- _O que se pede_:
Como fica o trecho sobre a Revista Infância e Juventude entre "Esta revista, absolutamente" e "6, p. 364).", inclusive, se você trocar "mocidade" por "juventude"?

---------- Texto de leitura ----------

Neste contexto, deu-se o florescimento cultural expresso, em parte, pela proliferação de jornais, revistas e editoras que se associavam às iniciativas destinadas a colaborar para a reconstrução nacional. Como canteiro de difusão dos projetos de intervenção político e pedagógico, grosso modo, é possível assegurar que as revistas constituíram-se em espaços de disputas, sociabilidades e veiculação de ideias. No que tange a Revista Infância e Juventude, esta foi concebida como periódico especializado, com fins pedagógicos, sem fins econômicos e sem relação direta com partidos e congregações políticas e de caráter neutro. Deste modo, asseguravam seus idealizadores que:

Esta revista, absolutamente isenta de qualquer sectarismo e dentro de um espírito de ampla tolerância, tem por única e sincera finalidade o estudo das questões que, sob qualquer aspecto se relacionem com a educação de nossa mocidade. Encontra-se neste campo neutro, a liberdade indispensável aos verdadeiros estudiosos das ideias pedagógicas, cujas opiniões aparecerão sem nenhum constrangimento, dentro dos razoáveis limites da ética e sob a imensa responsabilidade de cada qual. Não havendo, aqui, incompatibilidade de nomes, as reservas que porventura tenhamos de opor aos trabalhos recebidos visarão exclusivamente manifestas impropriedades de assunto e nunca simplificarão ocultas restrições e pessoas (INFÂNCIA E JUVENTUDE, 1936, n. 6, p. 364).

---------- Dados armazenados ----------

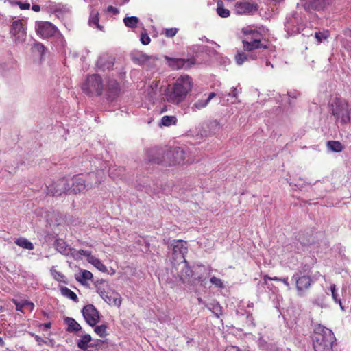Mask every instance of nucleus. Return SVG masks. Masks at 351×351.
<instances>
[{"label":"nucleus","mask_w":351,"mask_h":351,"mask_svg":"<svg viewBox=\"0 0 351 351\" xmlns=\"http://www.w3.org/2000/svg\"><path fill=\"white\" fill-rule=\"evenodd\" d=\"M20 5V8L22 10H26V9H28L30 6V5L29 3H19Z\"/></svg>","instance_id":"obj_54"},{"label":"nucleus","mask_w":351,"mask_h":351,"mask_svg":"<svg viewBox=\"0 0 351 351\" xmlns=\"http://www.w3.org/2000/svg\"><path fill=\"white\" fill-rule=\"evenodd\" d=\"M131 58L133 62L138 64H145L147 62H149L150 60H157L156 57L154 56H149L142 52H134L131 54Z\"/></svg>","instance_id":"obj_15"},{"label":"nucleus","mask_w":351,"mask_h":351,"mask_svg":"<svg viewBox=\"0 0 351 351\" xmlns=\"http://www.w3.org/2000/svg\"><path fill=\"white\" fill-rule=\"evenodd\" d=\"M14 304L16 305V309L17 311L23 312L22 308H25V305H23V302L20 303V302H17L14 301Z\"/></svg>","instance_id":"obj_49"},{"label":"nucleus","mask_w":351,"mask_h":351,"mask_svg":"<svg viewBox=\"0 0 351 351\" xmlns=\"http://www.w3.org/2000/svg\"><path fill=\"white\" fill-rule=\"evenodd\" d=\"M56 28L49 22H41L38 24L36 32L43 38L50 37L54 35Z\"/></svg>","instance_id":"obj_13"},{"label":"nucleus","mask_w":351,"mask_h":351,"mask_svg":"<svg viewBox=\"0 0 351 351\" xmlns=\"http://www.w3.org/2000/svg\"><path fill=\"white\" fill-rule=\"evenodd\" d=\"M82 88L86 94L101 95L104 88L101 77L97 74H93L88 76L86 82L82 84Z\"/></svg>","instance_id":"obj_6"},{"label":"nucleus","mask_w":351,"mask_h":351,"mask_svg":"<svg viewBox=\"0 0 351 351\" xmlns=\"http://www.w3.org/2000/svg\"><path fill=\"white\" fill-rule=\"evenodd\" d=\"M241 32L245 36L242 40L244 51L250 53H254L253 51L258 49L268 48L267 45L261 43L262 36L259 32L252 29L250 27L243 28Z\"/></svg>","instance_id":"obj_3"},{"label":"nucleus","mask_w":351,"mask_h":351,"mask_svg":"<svg viewBox=\"0 0 351 351\" xmlns=\"http://www.w3.org/2000/svg\"><path fill=\"white\" fill-rule=\"evenodd\" d=\"M4 345V341L1 337H0V346H3Z\"/></svg>","instance_id":"obj_60"},{"label":"nucleus","mask_w":351,"mask_h":351,"mask_svg":"<svg viewBox=\"0 0 351 351\" xmlns=\"http://www.w3.org/2000/svg\"><path fill=\"white\" fill-rule=\"evenodd\" d=\"M216 96V94L215 93H210L207 98H206V100H208V104L210 102V101L214 98Z\"/></svg>","instance_id":"obj_55"},{"label":"nucleus","mask_w":351,"mask_h":351,"mask_svg":"<svg viewBox=\"0 0 351 351\" xmlns=\"http://www.w3.org/2000/svg\"><path fill=\"white\" fill-rule=\"evenodd\" d=\"M45 327L46 328H49L51 327V323H46V324H45Z\"/></svg>","instance_id":"obj_59"},{"label":"nucleus","mask_w":351,"mask_h":351,"mask_svg":"<svg viewBox=\"0 0 351 351\" xmlns=\"http://www.w3.org/2000/svg\"><path fill=\"white\" fill-rule=\"evenodd\" d=\"M10 33L16 43H22L25 40L26 32L20 20L14 21L10 29Z\"/></svg>","instance_id":"obj_12"},{"label":"nucleus","mask_w":351,"mask_h":351,"mask_svg":"<svg viewBox=\"0 0 351 351\" xmlns=\"http://www.w3.org/2000/svg\"><path fill=\"white\" fill-rule=\"evenodd\" d=\"M326 147L333 152H341L343 149V145L338 141H328L326 143Z\"/></svg>","instance_id":"obj_25"},{"label":"nucleus","mask_w":351,"mask_h":351,"mask_svg":"<svg viewBox=\"0 0 351 351\" xmlns=\"http://www.w3.org/2000/svg\"><path fill=\"white\" fill-rule=\"evenodd\" d=\"M89 24L92 26H95V27L99 28L98 12H92L90 13Z\"/></svg>","instance_id":"obj_37"},{"label":"nucleus","mask_w":351,"mask_h":351,"mask_svg":"<svg viewBox=\"0 0 351 351\" xmlns=\"http://www.w3.org/2000/svg\"><path fill=\"white\" fill-rule=\"evenodd\" d=\"M97 66L99 68V69H104V65H103V59L101 58L98 60L97 62Z\"/></svg>","instance_id":"obj_53"},{"label":"nucleus","mask_w":351,"mask_h":351,"mask_svg":"<svg viewBox=\"0 0 351 351\" xmlns=\"http://www.w3.org/2000/svg\"><path fill=\"white\" fill-rule=\"evenodd\" d=\"M185 156L186 153L182 149L176 147L173 150L168 151L165 153V159L162 160L158 158H149V160L155 163H164L165 165L170 166L180 165L184 162L185 160Z\"/></svg>","instance_id":"obj_5"},{"label":"nucleus","mask_w":351,"mask_h":351,"mask_svg":"<svg viewBox=\"0 0 351 351\" xmlns=\"http://www.w3.org/2000/svg\"><path fill=\"white\" fill-rule=\"evenodd\" d=\"M332 1V0H308L306 8L319 10L330 4Z\"/></svg>","instance_id":"obj_18"},{"label":"nucleus","mask_w":351,"mask_h":351,"mask_svg":"<svg viewBox=\"0 0 351 351\" xmlns=\"http://www.w3.org/2000/svg\"><path fill=\"white\" fill-rule=\"evenodd\" d=\"M177 119L174 116H164L161 119V125L164 126H170L176 125Z\"/></svg>","instance_id":"obj_35"},{"label":"nucleus","mask_w":351,"mask_h":351,"mask_svg":"<svg viewBox=\"0 0 351 351\" xmlns=\"http://www.w3.org/2000/svg\"><path fill=\"white\" fill-rule=\"evenodd\" d=\"M33 49L34 51H38L40 53V55L42 56L43 55L44 51H45V47L41 43H35L33 47Z\"/></svg>","instance_id":"obj_45"},{"label":"nucleus","mask_w":351,"mask_h":351,"mask_svg":"<svg viewBox=\"0 0 351 351\" xmlns=\"http://www.w3.org/2000/svg\"><path fill=\"white\" fill-rule=\"evenodd\" d=\"M56 249L58 252L62 254H67V247L65 243L63 241L58 240L56 241Z\"/></svg>","instance_id":"obj_39"},{"label":"nucleus","mask_w":351,"mask_h":351,"mask_svg":"<svg viewBox=\"0 0 351 351\" xmlns=\"http://www.w3.org/2000/svg\"><path fill=\"white\" fill-rule=\"evenodd\" d=\"M107 10H108V12H112V13H113V14H118V13H119V10H118V9H117V8H114V7H113V6H112V5L108 6V7L107 8Z\"/></svg>","instance_id":"obj_50"},{"label":"nucleus","mask_w":351,"mask_h":351,"mask_svg":"<svg viewBox=\"0 0 351 351\" xmlns=\"http://www.w3.org/2000/svg\"><path fill=\"white\" fill-rule=\"evenodd\" d=\"M88 263L102 272H106L107 271V267L95 256L90 257V261Z\"/></svg>","instance_id":"obj_29"},{"label":"nucleus","mask_w":351,"mask_h":351,"mask_svg":"<svg viewBox=\"0 0 351 351\" xmlns=\"http://www.w3.org/2000/svg\"><path fill=\"white\" fill-rule=\"evenodd\" d=\"M138 21L139 19L136 16L125 17L123 19L125 25L130 28H134L136 27Z\"/></svg>","instance_id":"obj_34"},{"label":"nucleus","mask_w":351,"mask_h":351,"mask_svg":"<svg viewBox=\"0 0 351 351\" xmlns=\"http://www.w3.org/2000/svg\"><path fill=\"white\" fill-rule=\"evenodd\" d=\"M14 243L18 246L27 250H33L34 247L33 243L25 238H19L15 240Z\"/></svg>","instance_id":"obj_28"},{"label":"nucleus","mask_w":351,"mask_h":351,"mask_svg":"<svg viewBox=\"0 0 351 351\" xmlns=\"http://www.w3.org/2000/svg\"><path fill=\"white\" fill-rule=\"evenodd\" d=\"M192 80L189 75L179 77L173 86L169 88L166 94L169 102L178 104L182 101L192 88Z\"/></svg>","instance_id":"obj_1"},{"label":"nucleus","mask_w":351,"mask_h":351,"mask_svg":"<svg viewBox=\"0 0 351 351\" xmlns=\"http://www.w3.org/2000/svg\"><path fill=\"white\" fill-rule=\"evenodd\" d=\"M330 111L337 123L346 125L350 122L351 106L345 99H334L331 103Z\"/></svg>","instance_id":"obj_4"},{"label":"nucleus","mask_w":351,"mask_h":351,"mask_svg":"<svg viewBox=\"0 0 351 351\" xmlns=\"http://www.w3.org/2000/svg\"><path fill=\"white\" fill-rule=\"evenodd\" d=\"M106 343L101 339L93 340L92 337L88 334L82 335L77 340V347L84 351L93 350L95 348L97 350L102 349Z\"/></svg>","instance_id":"obj_7"},{"label":"nucleus","mask_w":351,"mask_h":351,"mask_svg":"<svg viewBox=\"0 0 351 351\" xmlns=\"http://www.w3.org/2000/svg\"><path fill=\"white\" fill-rule=\"evenodd\" d=\"M96 289L97 293L104 298L106 297V295L109 293L112 289H110L108 282L106 280H101L96 284Z\"/></svg>","instance_id":"obj_20"},{"label":"nucleus","mask_w":351,"mask_h":351,"mask_svg":"<svg viewBox=\"0 0 351 351\" xmlns=\"http://www.w3.org/2000/svg\"><path fill=\"white\" fill-rule=\"evenodd\" d=\"M202 298H198V302H199V303H201V302H202Z\"/></svg>","instance_id":"obj_61"},{"label":"nucleus","mask_w":351,"mask_h":351,"mask_svg":"<svg viewBox=\"0 0 351 351\" xmlns=\"http://www.w3.org/2000/svg\"><path fill=\"white\" fill-rule=\"evenodd\" d=\"M82 315L86 323L90 326H95L99 320V313L92 304L86 305L83 308Z\"/></svg>","instance_id":"obj_11"},{"label":"nucleus","mask_w":351,"mask_h":351,"mask_svg":"<svg viewBox=\"0 0 351 351\" xmlns=\"http://www.w3.org/2000/svg\"><path fill=\"white\" fill-rule=\"evenodd\" d=\"M241 88H232L231 91L230 93H228V95L229 96H231V97H237V96L239 95V94L241 93Z\"/></svg>","instance_id":"obj_47"},{"label":"nucleus","mask_w":351,"mask_h":351,"mask_svg":"<svg viewBox=\"0 0 351 351\" xmlns=\"http://www.w3.org/2000/svg\"><path fill=\"white\" fill-rule=\"evenodd\" d=\"M217 12L219 16L223 18H226L230 16L229 10L223 7V4L221 1H217Z\"/></svg>","instance_id":"obj_31"},{"label":"nucleus","mask_w":351,"mask_h":351,"mask_svg":"<svg viewBox=\"0 0 351 351\" xmlns=\"http://www.w3.org/2000/svg\"><path fill=\"white\" fill-rule=\"evenodd\" d=\"M330 291H331L332 297L334 302L335 303L338 304L340 306L341 308L343 310V307L342 306L341 299H340L339 295L337 291L336 285L335 284H332L330 285Z\"/></svg>","instance_id":"obj_33"},{"label":"nucleus","mask_w":351,"mask_h":351,"mask_svg":"<svg viewBox=\"0 0 351 351\" xmlns=\"http://www.w3.org/2000/svg\"><path fill=\"white\" fill-rule=\"evenodd\" d=\"M188 248L186 243L182 241H177L173 245V253L175 256L180 255L181 258L186 262L184 254L187 253Z\"/></svg>","instance_id":"obj_17"},{"label":"nucleus","mask_w":351,"mask_h":351,"mask_svg":"<svg viewBox=\"0 0 351 351\" xmlns=\"http://www.w3.org/2000/svg\"><path fill=\"white\" fill-rule=\"evenodd\" d=\"M192 275V270L186 265V262H184V267L182 271L180 279L182 282H185L188 277H190Z\"/></svg>","instance_id":"obj_36"},{"label":"nucleus","mask_w":351,"mask_h":351,"mask_svg":"<svg viewBox=\"0 0 351 351\" xmlns=\"http://www.w3.org/2000/svg\"><path fill=\"white\" fill-rule=\"evenodd\" d=\"M280 282H282L284 285L288 288L290 289L289 283L288 282V278H284L280 279Z\"/></svg>","instance_id":"obj_52"},{"label":"nucleus","mask_w":351,"mask_h":351,"mask_svg":"<svg viewBox=\"0 0 351 351\" xmlns=\"http://www.w3.org/2000/svg\"><path fill=\"white\" fill-rule=\"evenodd\" d=\"M292 278L295 281L298 295L303 296L305 291L308 289L311 285L312 280L308 276H299L298 274H295Z\"/></svg>","instance_id":"obj_10"},{"label":"nucleus","mask_w":351,"mask_h":351,"mask_svg":"<svg viewBox=\"0 0 351 351\" xmlns=\"http://www.w3.org/2000/svg\"><path fill=\"white\" fill-rule=\"evenodd\" d=\"M71 186L65 178H61L46 186V193L52 196L61 195L62 193L70 191Z\"/></svg>","instance_id":"obj_8"},{"label":"nucleus","mask_w":351,"mask_h":351,"mask_svg":"<svg viewBox=\"0 0 351 351\" xmlns=\"http://www.w3.org/2000/svg\"><path fill=\"white\" fill-rule=\"evenodd\" d=\"M275 1H277V2H280L282 0H274Z\"/></svg>","instance_id":"obj_63"},{"label":"nucleus","mask_w":351,"mask_h":351,"mask_svg":"<svg viewBox=\"0 0 351 351\" xmlns=\"http://www.w3.org/2000/svg\"><path fill=\"white\" fill-rule=\"evenodd\" d=\"M123 172V168H118L117 169L115 168V167H110L109 169V173L110 176L114 177V176H119Z\"/></svg>","instance_id":"obj_42"},{"label":"nucleus","mask_w":351,"mask_h":351,"mask_svg":"<svg viewBox=\"0 0 351 351\" xmlns=\"http://www.w3.org/2000/svg\"><path fill=\"white\" fill-rule=\"evenodd\" d=\"M258 9V5L252 1H237L234 4V12L239 15H253Z\"/></svg>","instance_id":"obj_9"},{"label":"nucleus","mask_w":351,"mask_h":351,"mask_svg":"<svg viewBox=\"0 0 351 351\" xmlns=\"http://www.w3.org/2000/svg\"><path fill=\"white\" fill-rule=\"evenodd\" d=\"M178 29L175 27L167 28L164 30V34L167 38H172L176 35Z\"/></svg>","instance_id":"obj_41"},{"label":"nucleus","mask_w":351,"mask_h":351,"mask_svg":"<svg viewBox=\"0 0 351 351\" xmlns=\"http://www.w3.org/2000/svg\"><path fill=\"white\" fill-rule=\"evenodd\" d=\"M103 300L110 305L119 306L121 304V299L119 294L113 290L110 291Z\"/></svg>","instance_id":"obj_19"},{"label":"nucleus","mask_w":351,"mask_h":351,"mask_svg":"<svg viewBox=\"0 0 351 351\" xmlns=\"http://www.w3.org/2000/svg\"><path fill=\"white\" fill-rule=\"evenodd\" d=\"M171 66L174 69H187L190 66V63L189 60H185L184 59H177L172 61Z\"/></svg>","instance_id":"obj_26"},{"label":"nucleus","mask_w":351,"mask_h":351,"mask_svg":"<svg viewBox=\"0 0 351 351\" xmlns=\"http://www.w3.org/2000/svg\"><path fill=\"white\" fill-rule=\"evenodd\" d=\"M150 38L149 36L143 33L141 36V42L143 45H147L150 43Z\"/></svg>","instance_id":"obj_46"},{"label":"nucleus","mask_w":351,"mask_h":351,"mask_svg":"<svg viewBox=\"0 0 351 351\" xmlns=\"http://www.w3.org/2000/svg\"><path fill=\"white\" fill-rule=\"evenodd\" d=\"M87 187L86 181L80 176H74L72 179V186H71L70 192L73 194H77L84 190Z\"/></svg>","instance_id":"obj_14"},{"label":"nucleus","mask_w":351,"mask_h":351,"mask_svg":"<svg viewBox=\"0 0 351 351\" xmlns=\"http://www.w3.org/2000/svg\"><path fill=\"white\" fill-rule=\"evenodd\" d=\"M119 92V88L117 82L114 80L110 81L108 85V97L113 99L118 95Z\"/></svg>","instance_id":"obj_24"},{"label":"nucleus","mask_w":351,"mask_h":351,"mask_svg":"<svg viewBox=\"0 0 351 351\" xmlns=\"http://www.w3.org/2000/svg\"><path fill=\"white\" fill-rule=\"evenodd\" d=\"M224 351H240L239 348L236 346H230L226 348Z\"/></svg>","instance_id":"obj_51"},{"label":"nucleus","mask_w":351,"mask_h":351,"mask_svg":"<svg viewBox=\"0 0 351 351\" xmlns=\"http://www.w3.org/2000/svg\"><path fill=\"white\" fill-rule=\"evenodd\" d=\"M67 324V331L70 332H76L81 330V326L73 318L66 317L64 319Z\"/></svg>","instance_id":"obj_23"},{"label":"nucleus","mask_w":351,"mask_h":351,"mask_svg":"<svg viewBox=\"0 0 351 351\" xmlns=\"http://www.w3.org/2000/svg\"><path fill=\"white\" fill-rule=\"evenodd\" d=\"M32 10L34 12H38L40 10V8L38 5H33L32 7Z\"/></svg>","instance_id":"obj_56"},{"label":"nucleus","mask_w":351,"mask_h":351,"mask_svg":"<svg viewBox=\"0 0 351 351\" xmlns=\"http://www.w3.org/2000/svg\"><path fill=\"white\" fill-rule=\"evenodd\" d=\"M93 274L88 270H82L78 276L76 277L77 281L82 285L87 284L88 280L92 279Z\"/></svg>","instance_id":"obj_27"},{"label":"nucleus","mask_w":351,"mask_h":351,"mask_svg":"<svg viewBox=\"0 0 351 351\" xmlns=\"http://www.w3.org/2000/svg\"><path fill=\"white\" fill-rule=\"evenodd\" d=\"M329 36H330V34L328 31H325V32H316L315 35L318 43H321L323 40H326V38H328L329 37Z\"/></svg>","instance_id":"obj_40"},{"label":"nucleus","mask_w":351,"mask_h":351,"mask_svg":"<svg viewBox=\"0 0 351 351\" xmlns=\"http://www.w3.org/2000/svg\"><path fill=\"white\" fill-rule=\"evenodd\" d=\"M280 279L281 278L276 277V276L273 277V278L271 277V278H270L271 280H274V281H280Z\"/></svg>","instance_id":"obj_58"},{"label":"nucleus","mask_w":351,"mask_h":351,"mask_svg":"<svg viewBox=\"0 0 351 351\" xmlns=\"http://www.w3.org/2000/svg\"><path fill=\"white\" fill-rule=\"evenodd\" d=\"M270 65L272 66V65L269 62H267V66H270Z\"/></svg>","instance_id":"obj_62"},{"label":"nucleus","mask_w":351,"mask_h":351,"mask_svg":"<svg viewBox=\"0 0 351 351\" xmlns=\"http://www.w3.org/2000/svg\"><path fill=\"white\" fill-rule=\"evenodd\" d=\"M207 105L208 100H206V99H199L192 105L191 109L192 110L193 112H196L205 108Z\"/></svg>","instance_id":"obj_30"},{"label":"nucleus","mask_w":351,"mask_h":351,"mask_svg":"<svg viewBox=\"0 0 351 351\" xmlns=\"http://www.w3.org/2000/svg\"><path fill=\"white\" fill-rule=\"evenodd\" d=\"M257 55L256 53H245L244 51H238L234 56V60L238 65H242L245 62L250 60H256Z\"/></svg>","instance_id":"obj_16"},{"label":"nucleus","mask_w":351,"mask_h":351,"mask_svg":"<svg viewBox=\"0 0 351 351\" xmlns=\"http://www.w3.org/2000/svg\"><path fill=\"white\" fill-rule=\"evenodd\" d=\"M107 326L106 325L102 324L100 326H97L95 328L94 330L97 335L99 336L104 337L107 335L106 332Z\"/></svg>","instance_id":"obj_38"},{"label":"nucleus","mask_w":351,"mask_h":351,"mask_svg":"<svg viewBox=\"0 0 351 351\" xmlns=\"http://www.w3.org/2000/svg\"><path fill=\"white\" fill-rule=\"evenodd\" d=\"M312 340L315 351H332L336 339L331 330L318 324L314 328Z\"/></svg>","instance_id":"obj_2"},{"label":"nucleus","mask_w":351,"mask_h":351,"mask_svg":"<svg viewBox=\"0 0 351 351\" xmlns=\"http://www.w3.org/2000/svg\"><path fill=\"white\" fill-rule=\"evenodd\" d=\"M23 305H25V307L27 308L29 311H32L34 307V304L32 302L28 301L23 302Z\"/></svg>","instance_id":"obj_48"},{"label":"nucleus","mask_w":351,"mask_h":351,"mask_svg":"<svg viewBox=\"0 0 351 351\" xmlns=\"http://www.w3.org/2000/svg\"><path fill=\"white\" fill-rule=\"evenodd\" d=\"M71 254L75 260H81L83 256H85L88 262L90 261V257L93 256L90 251L84 250H77L73 249L71 250Z\"/></svg>","instance_id":"obj_22"},{"label":"nucleus","mask_w":351,"mask_h":351,"mask_svg":"<svg viewBox=\"0 0 351 351\" xmlns=\"http://www.w3.org/2000/svg\"><path fill=\"white\" fill-rule=\"evenodd\" d=\"M270 278H271V277H269V276L265 275L263 276L264 284L267 285V280H270Z\"/></svg>","instance_id":"obj_57"},{"label":"nucleus","mask_w":351,"mask_h":351,"mask_svg":"<svg viewBox=\"0 0 351 351\" xmlns=\"http://www.w3.org/2000/svg\"><path fill=\"white\" fill-rule=\"evenodd\" d=\"M51 273L54 279L57 281H61L62 279L64 278V276L60 272L56 271L53 268L51 269Z\"/></svg>","instance_id":"obj_44"},{"label":"nucleus","mask_w":351,"mask_h":351,"mask_svg":"<svg viewBox=\"0 0 351 351\" xmlns=\"http://www.w3.org/2000/svg\"><path fill=\"white\" fill-rule=\"evenodd\" d=\"M60 291H61L62 295H64V297H66L75 302H76L77 300V295L73 291H71L70 289H69L66 287H61Z\"/></svg>","instance_id":"obj_32"},{"label":"nucleus","mask_w":351,"mask_h":351,"mask_svg":"<svg viewBox=\"0 0 351 351\" xmlns=\"http://www.w3.org/2000/svg\"><path fill=\"white\" fill-rule=\"evenodd\" d=\"M102 181V177L98 173H92L87 176L86 184L88 189H92L98 186Z\"/></svg>","instance_id":"obj_21"},{"label":"nucleus","mask_w":351,"mask_h":351,"mask_svg":"<svg viewBox=\"0 0 351 351\" xmlns=\"http://www.w3.org/2000/svg\"><path fill=\"white\" fill-rule=\"evenodd\" d=\"M210 282L218 288H223V284L220 278L215 276H213L210 280Z\"/></svg>","instance_id":"obj_43"}]
</instances>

----------

- _Exercício resolvido_:
Esta revista, absolutamente isenta de qualquer sectarismo e dentro de um espírito de ampla tolerância, tem por única e sincera finalidade o estudo das questões que, sob qualquer aspecto se relacionem com a educação de nossa juventude. Encontra-se neste campo neutro, a liberdade indispensável aos verdadeiros estudiosos das ideias pedagógicas, cujas opiniões aparecerão sem nenhum constrangimento, dentro dos razoáveis limites da ética e sob a imensa responsabilidade de cada qual. Não havendo, aqui, incompatibilidade de nomes, as reservas que porventura tenhamos de opor aos trabalhos recebidos visarão exclusivamente manifestas impropriedades de assunto e nunca simplificarão ocultas restrições e pessoas (INFÂNCIA E JUVENTUDE, 1936, n. 6, p. 364).